Bell v. Comm'r of Internal Revenue (In re Estate of Bell)

Decision Date26 June 1973
Docket NumberDocket No. 8176-71.
Citation60 T.C. 469
PartiesESTATE OF LLOYD G. BELL, DECEASED, WILLIAM BELL, EXECUTOR, AND GRACE BELL, PETITIONERS v. COMMISSIONER OF INTERNAL REVENUE, RESPONDENT
CourtU.S. Tax Court

OPINION TEXT STARTS HERE

Donald D. Lamp, for the petitioners.

Thomas N. Tomashek, for the respondent.

Held: 1. Where property is exchanged for a secured contract to pay an annuity, the recoverable ‘investment in the contract’ as defined in sec. 72(c), I.R.C. 1954, is the fair market value of the property transferred.

2. Where the fair market value of the property transferred substantially exceeds the commuted value of the annuity, in the absence of any proof to the contrary, such excess is deemed to be a gift. Under such circumstances, the taxpayer's ‘investment in the contract’ is limited to the commuted value of the annuity.

= = = =

• **Check your understanding**
1. Answer these questions using the Bell estate opinion:
(a) Which court decided the case?
(b) Who represented the respondent?
(c) According to the first holding, what is the recoverable "investment in the contract" when property is exchanged for a secured contract to pay an annuity?
2. Continue the Bell estate opinion from the end of its second holding.
These entries were taken from a different source than the Bell estate opinion.

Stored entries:

= = = =

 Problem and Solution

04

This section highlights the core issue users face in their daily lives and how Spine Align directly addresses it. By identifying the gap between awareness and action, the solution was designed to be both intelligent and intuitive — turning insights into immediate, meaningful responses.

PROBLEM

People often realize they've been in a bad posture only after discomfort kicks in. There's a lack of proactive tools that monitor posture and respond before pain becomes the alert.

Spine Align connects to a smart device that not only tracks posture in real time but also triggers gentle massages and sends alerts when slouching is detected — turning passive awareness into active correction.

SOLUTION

= = = =

• **Exercise responses**
1.
(a) The U.S. Tax Court.
(b) Thomas N. Tomashek.
(c) The fair market value of the property transferred.

2.
3. The gain attributable to the excess or difference between the fair market value of the annuity contract and the taxpayer's adjusted basis for the property transferred in exchange for such contract is realized in the year of such exchange.

QUEALY, Judge:

Respondent determined the following deficiencies in petitioners' income tax:

+--------------------+
                ¦Year  ¦Deficiency   ¦
                +------+-------------¦
                ¦      ¦             ¦
                +------+-------------¦
                ¦1968  ¦$1,931.91    ¦
                +------+-------------¦
                ¦1969  ¦2,926.11     ¦
                +--------------------+
                

Some of the facts have been stipulated by the parties and are incorporated herein by reference. As a result of concessions made by the parties, the following issues remain for decision:

(1) The determinations of petitioners' ‘investment in the contract’ in the 1968 and 1969 for purposes of the exclusion ratio provided for under section 72(b);1

(2) To the extent that petitioners' ‘investment in the contract’ exceeds their adjusted basis of the stock transferred, the manner of accounting for such excess.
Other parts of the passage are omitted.